第37話
森に入ってから30分も経たずに、ゴブリンを10匹討伐した。これで半分。昼前には目標数に達するだろう。
エリーは1匹のゴブリンを倒すことができたようだ。殺すことへの自責の念に駆られるかとも思っていたが、今のところは大丈夫のようだ。
大量のゴブリンとコボルトの死体を焼いて、森の奥へと進んでいく。だが、今度はなかなかゴブリンたちが見つからない。
と思っていたが、10分ほど歩くと事態は急変する。一匹のゴブリンが近くの木に隠れているのを見つける。周囲を確認すると、立て続けに隠れている複数のゴブリンたちが確認できた。なるほど、待ち伏せか。
「待ち伏せですね。そろそろ来ます」
「えぇ、わかってるわ」
レナもイヴァンも既に気が付いているようだ。冒険者歴はローレンより長いのだから当然ではあるが。
だが、エリーは気が付いていなかったようで、露骨に辺りを警戒し始める。
ちょうどその時、ゴブリンが一斉に突撃してきた。
「ンギャアア」
ゴブリン特有の甲高い声とともに襲い掛かってくる。数は14。いや15か。
ローレンは近くにいるゴブリンから片っ端に撃っていく。
ドムンッ、ドムンッドムンッ
レナとイヴァンも近くにいるものから順に排除していく。さすがの手際だ。
あっという間に残り2匹、勝てないことを悟ってゴブリンは逃げ始める。
「まぁ討伐数超えたから追わなくてもいいk...」
「おりゃああああ!!」
逃げていくゴブリンを後ろから思いっきり斬りつけるエリー。エリーも既に何匹か倒しているようだが、自分の討伐数が足りていないことがわかっているのか、逃げるゴブリンを追おうとする。
が、レナがエリーを片手で止める。
「もう追わなくていいわ。私の討伐数分けてあげるから」
「え、で、でも...」
「いいのよ、今日は初めてのクエストなんだから、あんまり無理しないほうがいいわ」
「は、はい。ありがとうございます、レナさん」
エリーはレナに笑顔で礼を言うと、自分が倒した分のゴブリンの討伐部位を剥ぎ取り始める。
「レナとローレンの妹は仲良さそうだな」
イヴァンがローレンに耳打ちする。一瞬ぞくッとしたが、イヴァンに返答する。
「はい。けっこう内気な性格なんですけど、こうしてレナさんと仲良くしているのを見ると、なんかこう、うれしいですね」
「そうか。お前は妹想いなやつなんだな」
「普通ですよ普通。さっさと剥ぎ取り始めますよ」
ローレンはこっ恥ずかしさを隠しながら剥ぎ取りを始めた。
剥ぎ取りが終わると、また大量の死体を焼く。森の中で死体を焼くは危ないように見えるが、森林火災になることはない。よくわからないが、モンスターの死体は焼くとすぐに灰になるらしく、長く燃え続けることはないらしい。不思議なものだ。
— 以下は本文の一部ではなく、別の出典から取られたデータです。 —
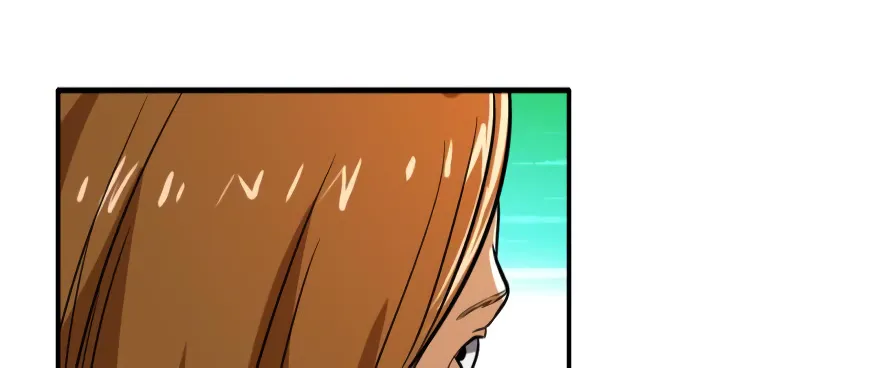 Player Reborn Mangakakalot X Chapter 9 Page 12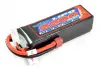 Voltz 2200mAh 14.8V 4S 30C LiPo Battery - Deans Connector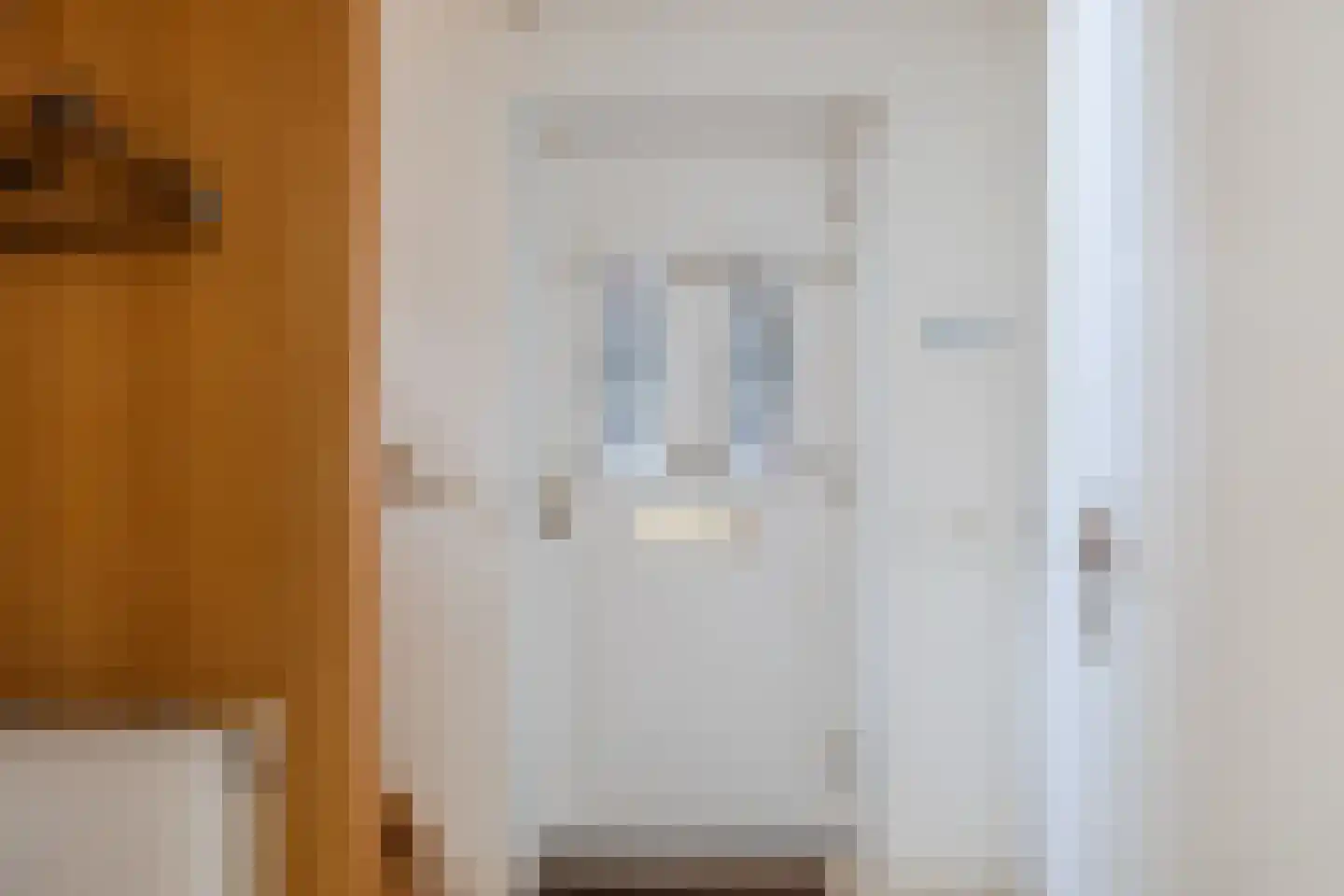 Fivelgolaan 16 Groningen thumbnail 7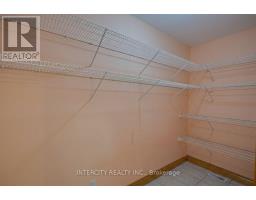 42 Oak Avenue, Richmond Hill, ON L4C6R7 Photo 12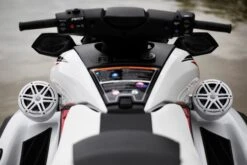 SLPK-YA-19FXC-Gw -JL Audio Sales SLPK YA 19FXC Gw IC 1 9ef39911 c8b5 471f a951 066b78f05626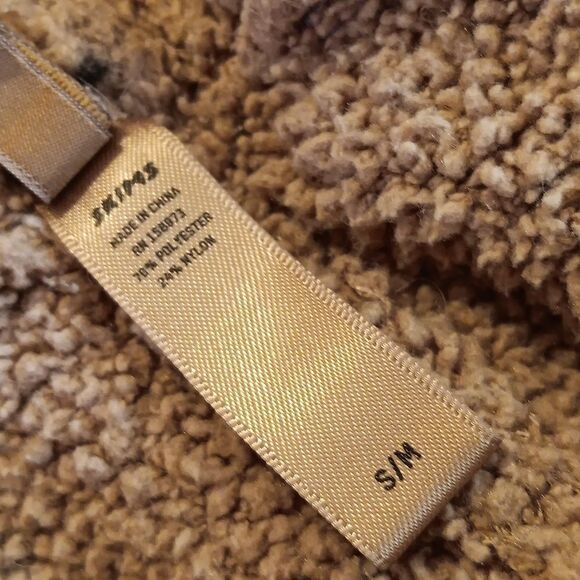 Skims Cozy Wide Leg Pants.  Kim Kardashian,  Cozy Knit Pants, Loungwear - Picture 5 of 7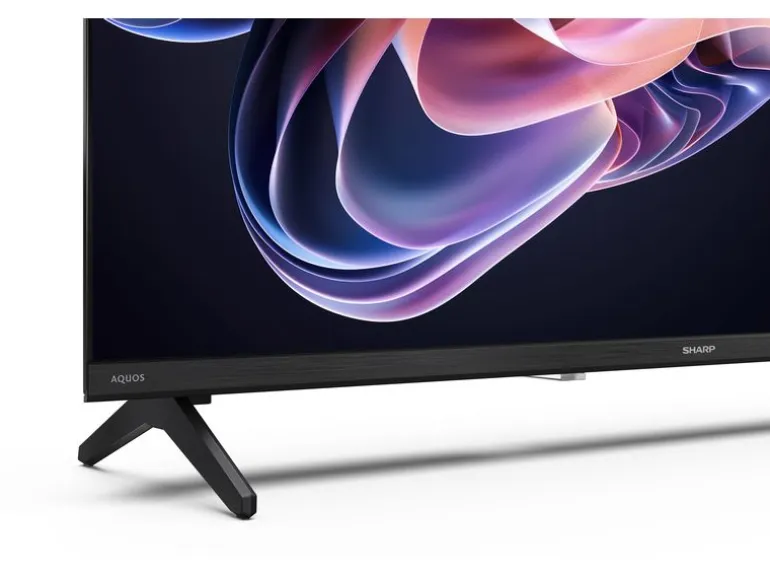 Sharp TV 32HF2265E 32", 1366 x 768 (WXGA), LCD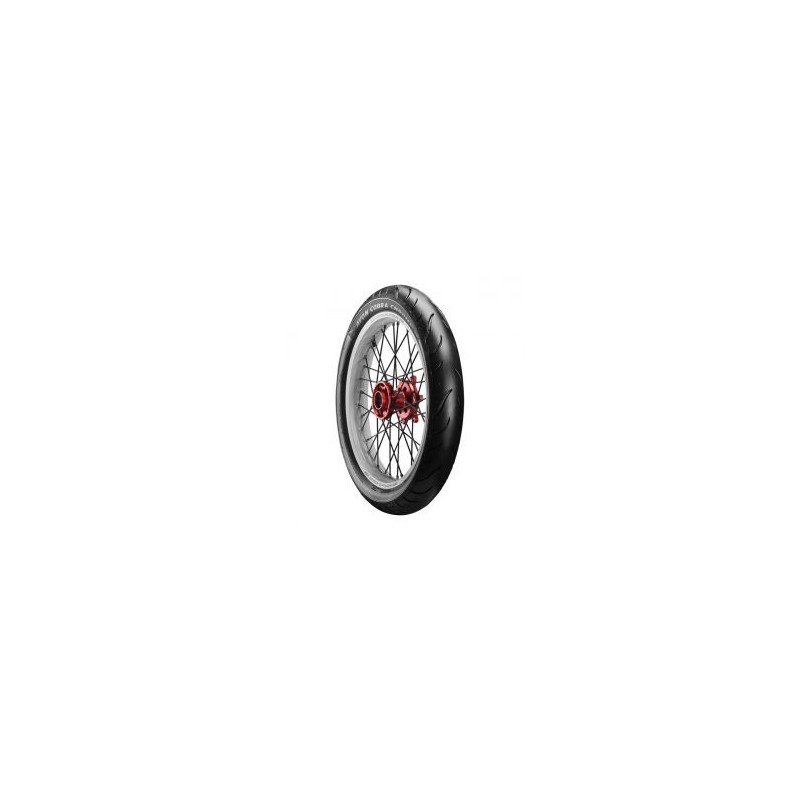 PNEU AVON COBRA CHROME 130/60B21 63V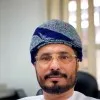 Ghazi Al Rowas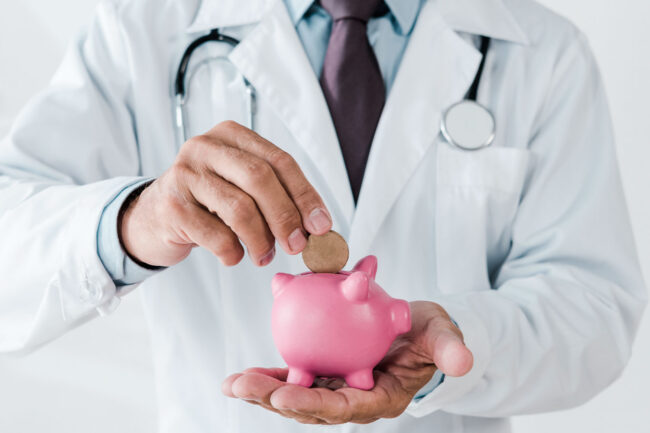 contmed-blog-site-1309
「じゃあ、そろそろ戻りましょう。昼前には戻れそうですね、お昼みんなでどうですか?」
ローレンは町に戻る提案ついでに食事に誘う。全員一致で昼食を食べに行くことが決まると、来た時よりもみんなが早足で町へと向かった。
帰りはゴブリンやその他のモンスターもおらず、おそらく西の森のモンスターはあれでほぼ全てだったようで、しばらく西の森にモンスターは出てこないだろう。
そんなこんなで昼前には町に戻ってくる。そのまままずはギルドへと向かった。
ギルドに入るとほとんど中に人はおらず、ジーンと何人かのギルド職員がいるだけだ。
クラムの町の冒険者の数が元々少ないということもあるが、人が少ないのは昼時だからだろう。この時間帯はほとんどの冒険者はどこかでクエストをこなしているはずだ。
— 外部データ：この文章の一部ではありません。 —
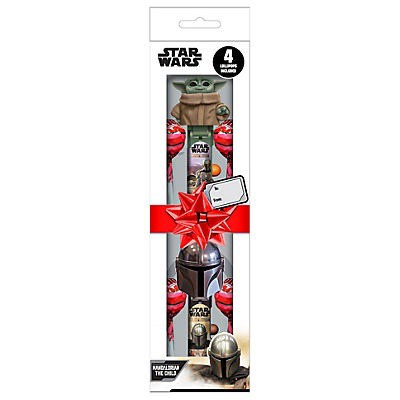 slide 1 of 1, IMAGININGS 3 Xmas Stocking Stuffer 2Pk Gift Set, 1 ct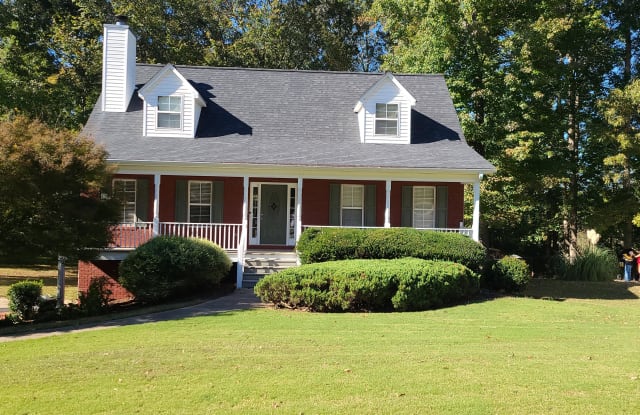 70 Vinny's Terrace photos photos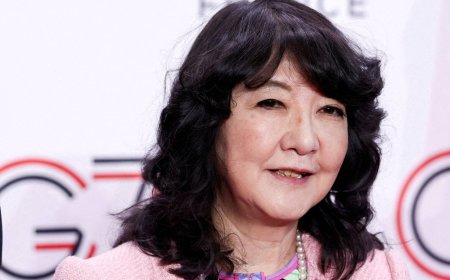 Overseas investors return to Japanese bonds after minister’s pension fund signal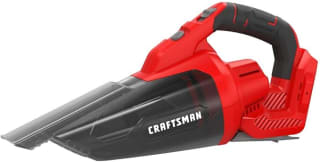 Aspiradora de Mano Craftsman V20 45 CFM por $834 | Amazon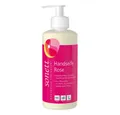 Sonett Handseife Handseife - Rose 300ml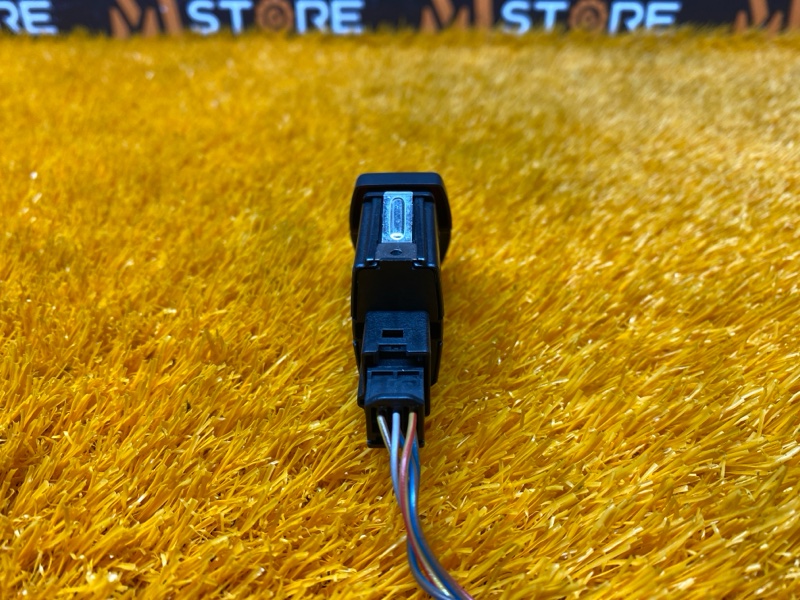 Кнопка аварийной сигнализации, 300 рублей, Красноярск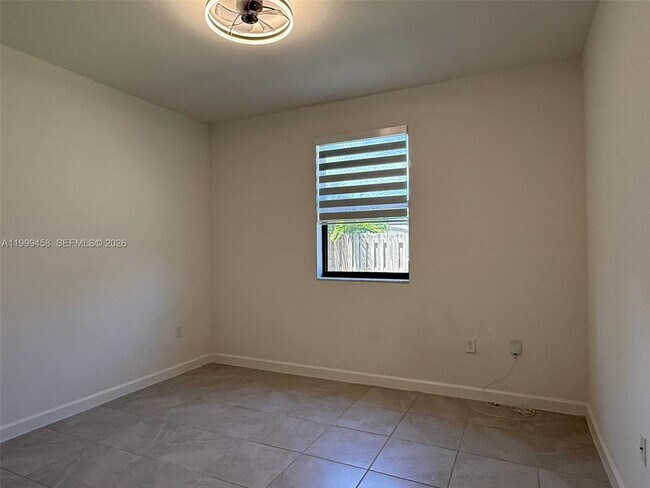 Building Photo - 11909 SW 244th St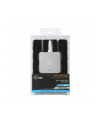 iTec i-tec USB 3.0 Metal Passive HUB 4 Port for Notebook Ultrabook Tablet PC - nr 5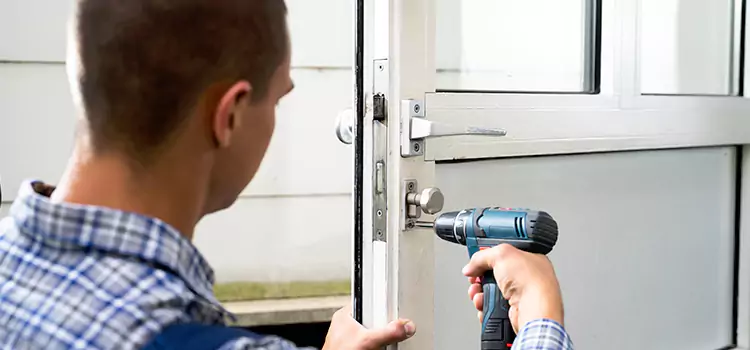 Experienced and Reliable Technicians Catalina Foothills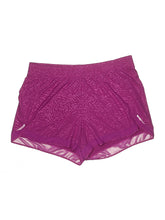 1 size - 2X W
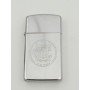 Aviso Commandant De Pimodan 1985 Slim 2 Faces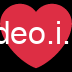 ❤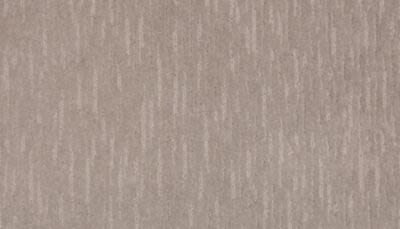 Mohawk Charming Statement Melody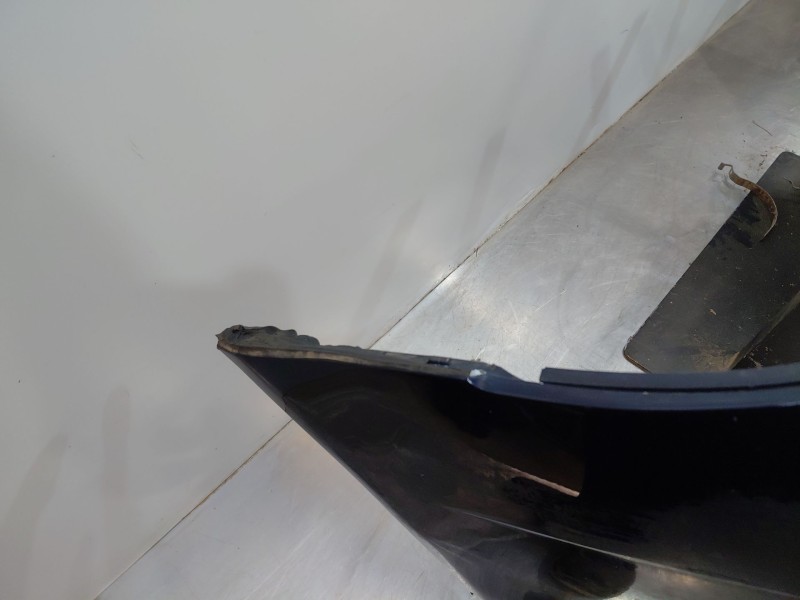 Recambio de paragolpes delantero para audi a4 b5 avant (8d5) 1.9 tdi referencia OEM IAM   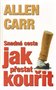 Snadná cesta jak přestat kouřit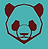 Lone Panda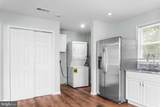 2706 Terrapin Road - Photo 17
さっそく受付嬢のジーンのところまで行き、クエストの達成を報告する。4人で20匹のゴブリンの討伐。報酬は1人銀貨2枚。なんとも安い仕事だ。それでも町の中で半日仕事をするよりはいい報酬だといえる。
ジーンはこの後みんなで昼食に行くと聞くと、ものすごくうらやましそうな顔で
「いいなぁ!いいなぁ!私も行きたい~!」
などと言っているが、昼過ぎから夕方にかけて忙しい受付嬢がこの時間に抜けれるはずもなく...
というわけで、ギルドから出た4人は以前にローレンとレナが行った店へと向かう。パフェを食べた店だ。
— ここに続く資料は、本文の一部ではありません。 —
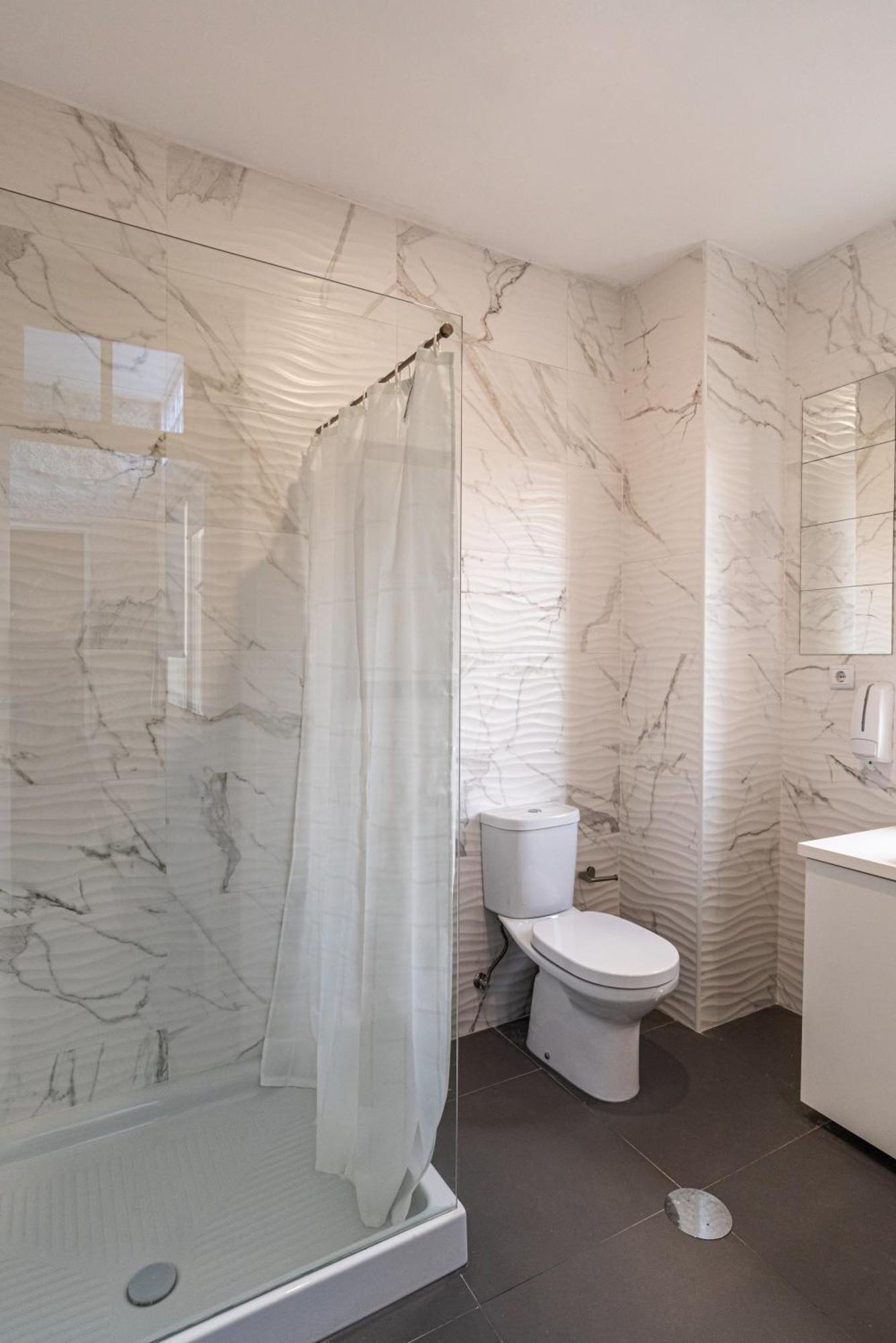 Apartment Zd Moreira Flats E By Portoproperties4you *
店に入ると昼前ということで客は疎らで、4人が座れるボックス席へと座る。
適当に注文して、世間話に興じる。現代の視点から見れば、中高生が混ざってファミレスで雑談しているように見えるかもしれない。いや、イヴァンだけは中高生というのに無理があるが。
ともかく、4人は和やかな昼食を楽しんでいった。